I think we have to start thinking about this now because family planning when there's money involved is, well, just more difficult than your run-of-the-mill hetero family planning. I'm sure their's goes something like this: "So, want to have a baby soon?" "OK, let's have sex and see what happens." "Okay, great!"

I know that is an exaggeration and I am NOT insinuating that it is always that easy for heteros to get pregnant. I know it's not and that it can be just as stressful (and expensive!) But after watching S. go through 13 insemination unsuccessfully, I just don't know what is going to lie ahead for me. I'm the same age now as S. was when she started, just about. However, she was incredibly regular--I'm not. I'm also not entirely convinced that don't I have some sort of cyst-situation going on in there that may need to be looked at and resolved before we can start trying.

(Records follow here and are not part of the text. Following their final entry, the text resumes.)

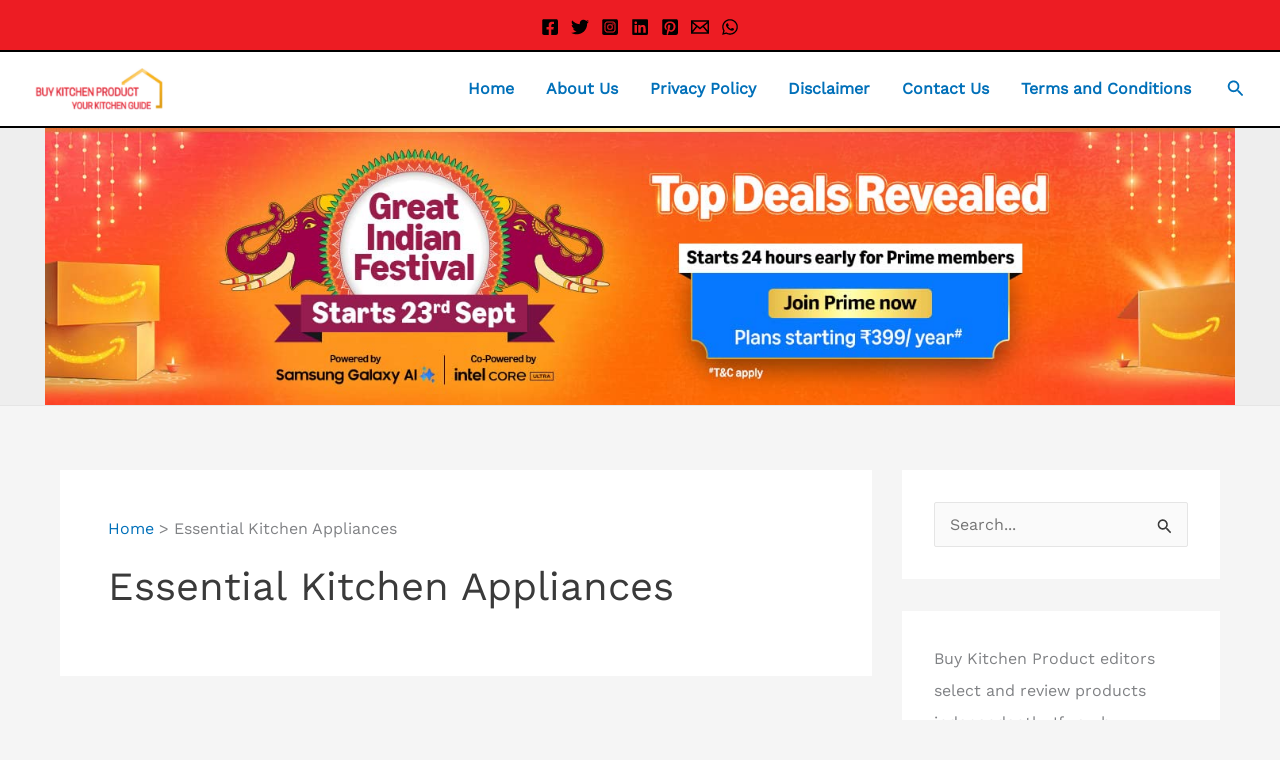

--- FILE ---
content_type: text/html; charset=utf-8
request_url: https://www.google.com/recaptcha/api2/aframe
body_size: 268
content:
<!DOCTYPE HTML><html><head><meta http-equiv="content-type" content="text/html; charset=UTF-8"></head><body><script nonce="7g7lzFHxtsj-ZzEkm476vg">/** Anti-fraud and anti-abuse applications only. See google.com/recaptcha */ try{var clients={'sodar':'https://pagead2.googlesyndication.com/pagead/sodar?'};window.addEventListener("message",function(a){try{if(a.source===window.parent){var b=JSON.parse(a.data);var c=clients[b['id']];if(c){var d=document.createElement('img');d.src=c+b['params']+'&rc='+(localStorage.getItem("rc::a")?sessionStorage.getItem("rc::b"):"");window.document.body.appendChild(d);sessionStorage.setItem("rc::e",parseInt(sessionStorage.getItem("rc::e")||0)+1);localStorage.setItem("rc::h",'1769109529357');}}}catch(b){}});window.parent.postMessage("_grecaptcha_ready", "*");}catch(b){}</script></body></html>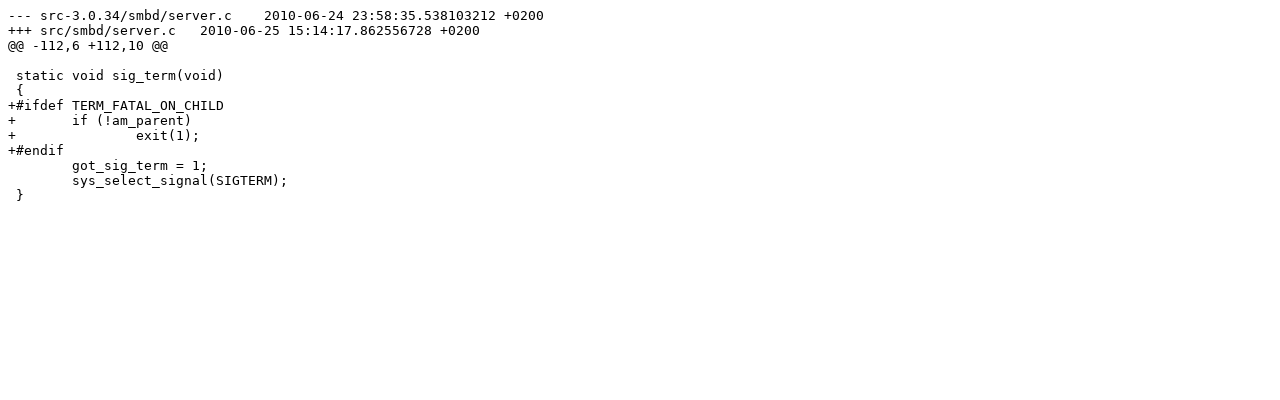

--- FILE ---
content_type: text/x-diff
request_url: https://floss.freebox.fr/freebox_server/1.1.6/samba/smbd_term_fatal_on_child.patch
body_size: 296
content:
--- src-3.0.34/smbd/server.c	2010-06-24 23:58:35.538103212 +0200
+++ src/smbd/server.c	2010-06-25 15:14:17.862556728 +0200
@@ -112,6 +112,10 @@
 
 static void sig_term(void)
 {
+#ifdef TERM_FATAL_ON_CHILD
+	if (!am_parent)
+		exit(1);
+#endif
 	got_sig_term = 1;
 	sys_select_signal(SIGTERM);
 }
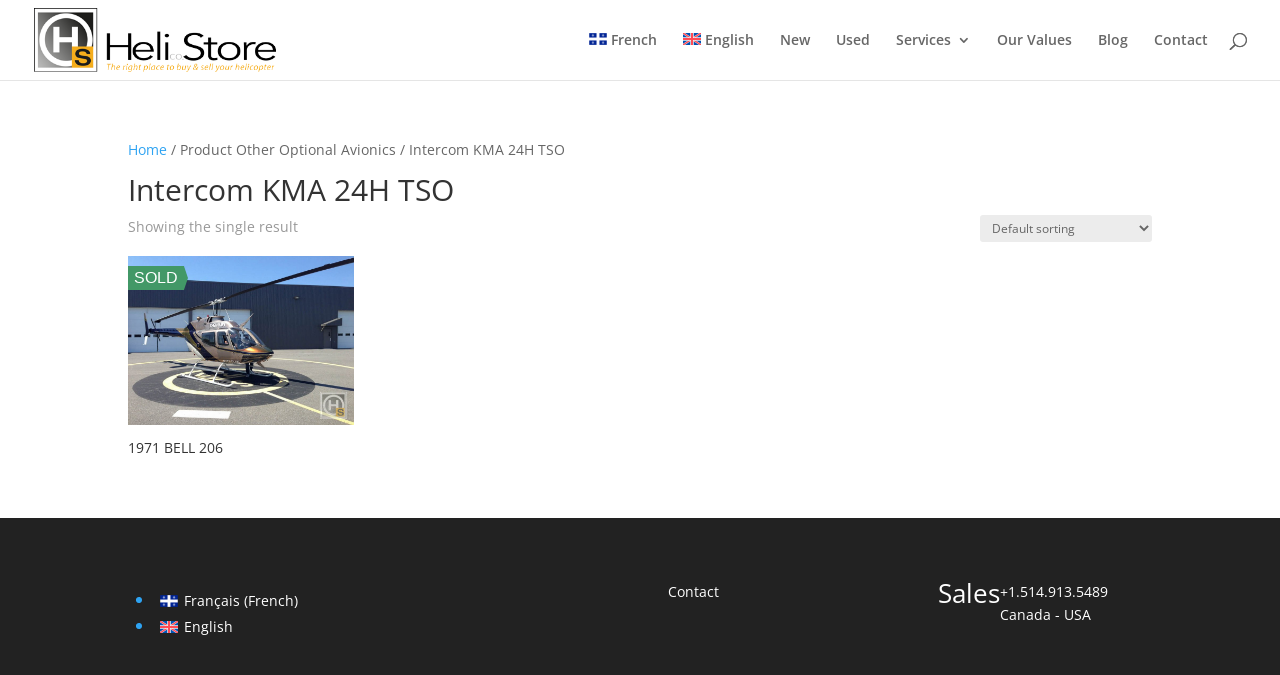

--- FILE ---
content_type: text/html; charset=utf-8
request_url: https://www.google.com/recaptcha/api2/aframe
body_size: 268
content:
<!DOCTYPE HTML><html><head><meta http-equiv="content-type" content="text/html; charset=UTF-8"></head><body><script nonce="exKDddVixxdV4xxDjTlFXw">/** Anti-fraud and anti-abuse applications only. See google.com/recaptcha */ try{var clients={'sodar':'https://pagead2.googlesyndication.com/pagead/sodar?'};window.addEventListener("message",function(a){try{if(a.source===window.parent){var b=JSON.parse(a.data);var c=clients[b['id']];if(c){var d=document.createElement('img');d.src=c+b['params']+'&rc='+(localStorage.getItem("rc::a")?sessionStorage.getItem("rc::b"):"");window.document.body.appendChild(d);sessionStorage.setItem("rc::e",parseInt(sessionStorage.getItem("rc::e")||0)+1);localStorage.setItem("rc::h",'1768981250005');}}}catch(b){}});window.parent.postMessage("_grecaptcha_ready", "*");}catch(b){}</script></body></html>

--- FILE ---
content_type: text/css
request_url: https://helistore.ca/wp-content/et-cache/taxonomy/pa_other_optional_avionics/1826/et-divi-dynamic-late.css
body_size: -154
content:
@font-face{font-family:FontAwesome;font-style:normal;font-weight:400;font-display:block;src:url(//helistore.ca/wp-content/themes/Divi/core/admin/fonts/fontawesome/fa-regular-400.eot);src:url(//helistore.ca/wp-content/themes/Divi/core/admin/fonts/fontawesome/fa-regular-400.eot?#iefix) format("embedded-opentype"),url(//helistore.ca/wp-content/themes/Divi/core/admin/fonts/fontawesome/fa-regular-400.woff2) format("woff2"),url(//helistore.ca/wp-content/themes/Divi/core/admin/fonts/fontawesome/fa-regular-400.woff) format("woff"),url(//helistore.ca/wp-content/themes/Divi/core/admin/fonts/fontawesome/fa-regular-400.ttf) format("truetype"),url(//helistore.ca/wp-content/themes/Divi/core/admin/fonts/fontawesome/fa-regular-400.svg#fontawesome) format("svg")}@font-face{font-family:FontAwesome;font-style:normal;font-weight:900;font-display:block;src:url(//helistore.ca/wp-content/themes/Divi/core/admin/fonts/fontawesome/fa-solid-900.eot);src:url(//helistore.ca/wp-content/themes/Divi/core/admin/fonts/fontawesome/fa-solid-900.eot?#iefix) format("embedded-opentype"),url(//helistore.ca/wp-content/themes/Divi/core/admin/fonts/fontawesome/fa-solid-900.woff2) format("woff2"),url(//helistore.ca/wp-content/themes/Divi/core/admin/fonts/fontawesome/fa-solid-900.woff) format("woff"),url(//helistore.ca/wp-content/themes/Divi/core/admin/fonts/fontawesome/fa-solid-900.ttf) format("truetype"),url(//helistore.ca/wp-content/themes/Divi/core/admin/fonts/fontawesome/fa-solid-900.svg#fontawesome) format("svg")}@font-face{font-family:FontAwesome;font-style:normal;font-weight:400;font-display:block;src:url(//helistore.ca/wp-content/themes/Divi/core/admin/fonts/fontawesome/fa-brands-400.eot);src:url(//helistore.ca/wp-content/themes/Divi/core/admin/fonts/fontawesome/fa-brands-400.eot?#iefix) format("embedded-opentype"),url(//helistore.ca/wp-content/themes/Divi/core/admin/fonts/fontawesome/fa-brands-400.woff2) format("woff2"),url(//helistore.ca/wp-content/themes/Divi/core/admin/fonts/fontawesome/fa-brands-400.woff) format("woff"),url(//helistore.ca/wp-content/themes/Divi/core/admin/fonts/fontawesome/fa-brands-400.ttf) format("truetype"),url(//helistore.ca/wp-content/themes/Divi/core/admin/fonts/fontawesome/fa-brands-400.svg#fontawesome) format("svg")}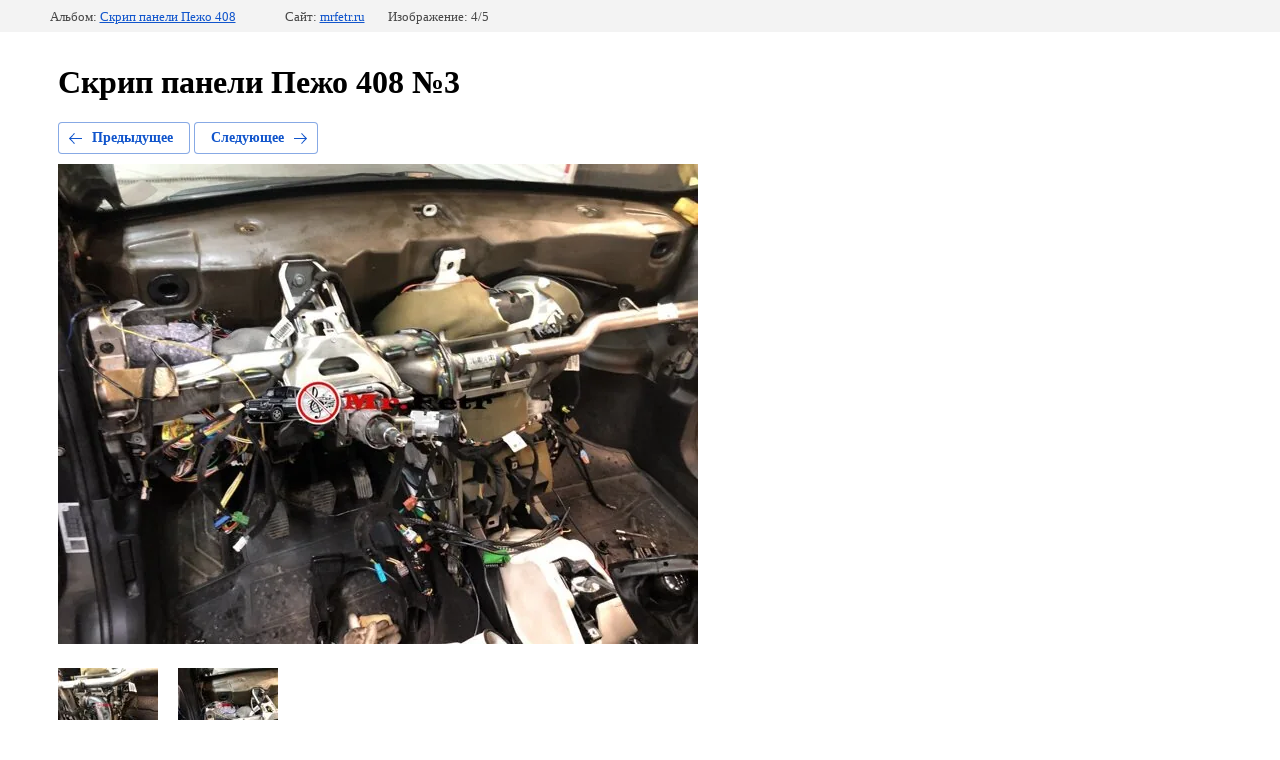

--- FILE ---
content_type: text/html; charset=utf-8
request_url: https://mrfetr.ru/portfolio/photo/660644209
body_size: 2339
content:
		
	
	





	






	<!doctype html>
	<html lang="ru">
	<head>
		<meta charset="UTF-8">
		<meta name="robots" content="all"/>
		<title>Скрип панели Пежо 408 №3</title>
		<meta http-equiv="Content-Type" content="text/html; charset=UTF-8" />
		<meta name="description" content="Скрип панели Пежо 408 №3" />
		<meta name="keywords" content="Скрип панели Пежо 408 №3" />
		<meta name="google-site-verification" content="rXcs2CK41lc0teu8C1GkABYWpJUymxMKhKhAzRK2tsI" />

            <!-- 46b9544ffa2e5e73c3c971fe2ede35a5 -->
            <script src='/shared/s3/js/lang/ru.js'></script>
            <script src='/shared/s3/js/common.min.js'></script>
        <link rel='stylesheet' type='text/css' href='/shared/s3/css/calendar.css' /><link rel='stylesheet' type='text/css' href='/shared/highslide-4.1.13/highslide.min.css'/>
<script type='text/javascript' src='/shared/highslide-4.1.13/highslide-full.packed.js'></script>
<script type='text/javascript'>
hs.graphicsDir = '/shared/highslide-4.1.13/graphics/';
hs.outlineType = null;
hs.showCredits = false;
hs.lang={cssDirection:'ltr',loadingText:'Загрузка...',loadingTitle:'Кликните чтобы отменить',focusTitle:'Нажмите чтобы перенести вперёд',fullExpandTitle:'Увеличить',fullExpandText:'Полноэкранный',previousText:'Предыдущий',previousTitle:'Назад (стрелка влево)',nextText:'Далее',nextTitle:'Далее (стрелка вправо)',moveTitle:'Передвинуть',moveText:'Передвинуть',closeText:'Закрыть',closeTitle:'Закрыть (Esc)',resizeTitle:'Восстановить размер',playText:'Слайд-шоу',playTitle:'Слайд-шоу (пробел)',pauseText:'Пауза',pauseTitle:'Приостановить слайд-шоу (пробел)',number:'Изображение %1/%2',restoreTitle:'Нажмите чтобы посмотреть картинку, используйте мышь для перетаскивания. Используйте клавиши вперёд и назад'};</script>
<link rel="icon" href="/favicon.ico" type="image/vnd.microsoft.icon">
<link rel="apple-touch-icon" href="/touch-icon-iphone.png">
<link rel="apple-touch-icon" sizes="76x76" href="/touch-icon-ipad.png">
<link rel="apple-touch-icon" sizes="120x120" href="/touch-icon-iphone-retina.png">
<link rel="apple-touch-icon" sizes="152x152" href="/touch-icon-ipad-retina.png">
<meta name="msapplication-TileImage" content="/touch-w8-mediumtile.png"/>
<meta name="msapplication-square70x70logo" content="/touch-w8-smalltile.png" />
<meta name="msapplication-square150x150logo" content="/touch-w8-mediumtile.png" />
<meta name="msapplication-wide310x150logo" content="/touch-w8-widetile.png" />
<meta name="msapplication-square310x310logo" content="/touch-w8-largetile.png" />

<!--s3_require-->
<link rel="stylesheet" href="/g/basestyle/1.0.1/gallery2/gallery2.css" type="text/css"/>
<link rel="stylesheet" href="/g/basestyle/1.0.1/gallery2/gallery2.blue.css" type="text/css"/>
<script type="text/javascript" src="/g/basestyle/1.0.1/gallery2/gallery2.js" async></script>
<!--/s3_require-->

	</head>
	<body>
		<div class="g-page g-page-gallery2  g-page-gallery2--photo">

		
		
			<div class="g-panel g-panel--fill g-panel--no-rounded g-panel--fixed-top">
	<div class="g-gallery2-info ">
					<div class="g-gallery2-info__item">
				<div class="g-gallery2-info__item-label">Альбом:</div>
				<a href="/portfolio/album/skrip-paneli-pezho-408" class="g-gallery2-info__item-value">Скрип панели Пежо 408</a>
			</div>
				<div class="g-gallery2-info__item">
			<div class="g-gallery2-info__item-label">Сайт:</div>
			<a href="//mrfetr.ru" class="g-gallery2-info__item-value">mrfetr.ru</a>

			<div class="g-gallery2-info__item-label">Изображение: 4/5</div>
		</div>
	</div>
</div>
			<h1>Скрип панели Пежо 408 №3</h1>
			
										
										
			
			
			<a href="/portfolio/photo/660644009" class="g-button g-button--invert g-button--arr-left">Предыдущее</a>
			<a href="/portfolio/photo/660644409" class="g-button g-button--invert g-button--arr-right">Следующее</a>

			
			<div class="g-gallery2-preview ">
	<img src="/thumb/2/QpVmpmie5wxHX1z_qsssLA/640r480/d/skrip_paneli_pezho_408_no3.jpg">
</div>

			
			<a href="/portfolio/photo/660644009" class="g-gallery2-thumb g-gallery2-thumb--prev">
	<span class="g-gallery2-thumb__image"><img src="/thumb/2/q6VjpxWZVcsen2suV8rKqQ/100r100/d/skrip_paneli_pezho_408_no2.jpg"></span>
	<span class="g-link g-link--arr-left">Предыдущее</span>
</a>
			
			<a href="/portfolio/photo/660644409" class="g-gallery2-thumb g-gallery2-thumb--next">
	<span class="g-gallery2-thumb__image"><img src="/thumb/2/nvFd3w6Iuvu0ANCXnQpcng/100r100/d/skrip_paneli_pezho_408_no4.jpg"></span>
	<span class="g-link g-link--arr-right">Следующее</span>
</a>
			
			<div class="g-line"><a href="/portfolio/album/skrip-paneli-pezho-408" class="g-button g-button--invert">Вернуться в галерею</a></div>

		
			</div>

	
<!-- assets.bottom -->
<!-- </noscript></script></style> -->
<script src="/my/s3/js/site.min.js?1769082895" ></script>
<script src="/my/s3/js/site/defender.min.js?1769082895" ></script>
<script >/*<![CDATA[*/
var megacounter_key="21fcc9f05c52f9c66685f1af417ad25c";
(function(d){
    var s = d.createElement("script");
    s.src = "//counter.megagroup.ru/loader.js?"+new Date().getTime();
    s.async = true;
    d.getElementsByTagName("head")[0].appendChild(s);
})(document);
/*]]>*/</script>
<script >/*<![CDATA[*/
$ite.start({"sid":1084102,"vid":1596457,"aid":1290240,"stid":4,"cp":21,"active":true,"domain":"mrfetr.ru","lang":"ru","trusted":false,"debug":false,"captcha":3,"onetap":[{"provider":"vkontakte","provider_id":"51971175","code_verifier":"xW2M1NjizQjyZETQNjWZh2YODNAYI4ZMNIVmm24OFjQ"}]});
/*]]>*/</script>
<!-- /assets.bottom -->
</body>
	</html>


--- FILE ---
content_type: text/javascript
request_url: https://counter.megagroup.ru/21fcc9f05c52f9c66685f1af417ad25c.js?r=&s=1280*720*24&u=https%3A%2F%2Fmrfetr.ru%2Fportfolio%2Fphoto%2F660644209&t=%D0%A1%D0%BA%D1%80%D0%B8%D0%BF%20%D0%BF%D0%B0%D0%BD%D0%B5%D0%BB%D0%B8%20%D0%9F%D0%B5%D0%B6%D0%BE%20408%20%E2%84%963&fv=0,0&en=1&rld=0&fr=0&callback=_sntnl1769168430231&1769168430231
body_size: 87
content:
//:1
_sntnl1769168430231({date:"Fri, 23 Jan 2026 11:40:30 GMT", res:"1"})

And then there's this-----it's important to us that Theo has a biological sibling, so do we go with using our donor and my egg, or one of his frozen brothers or sisters sitting in the hospital where we had our IVF? Right now, the donor is not available, but may be in the future--but they don't know when. This is not good. Will it be in a year? A month? Never?? But Theo's brothers and sisters are available right here, right now, for the one-time cost of a FET. But what if it doesn't work and then there's no donor sperm left? What if what if what if what if????????

Clearly we have a lot to work out. What I do know is that it is day 17 of my cycle and I haven't freaking ovulated yet, according to the monitor. WTF?! This is not a promsing start, but I'm going to be positive until we meet with our RE in March. I can, will, and do ovulate. I can be and am regular. I can get pregnant this year.

Most likely you will not hear me talk about this again until our meeting with the RE. I just wanted to put it out there and get it off my chest. So there you go.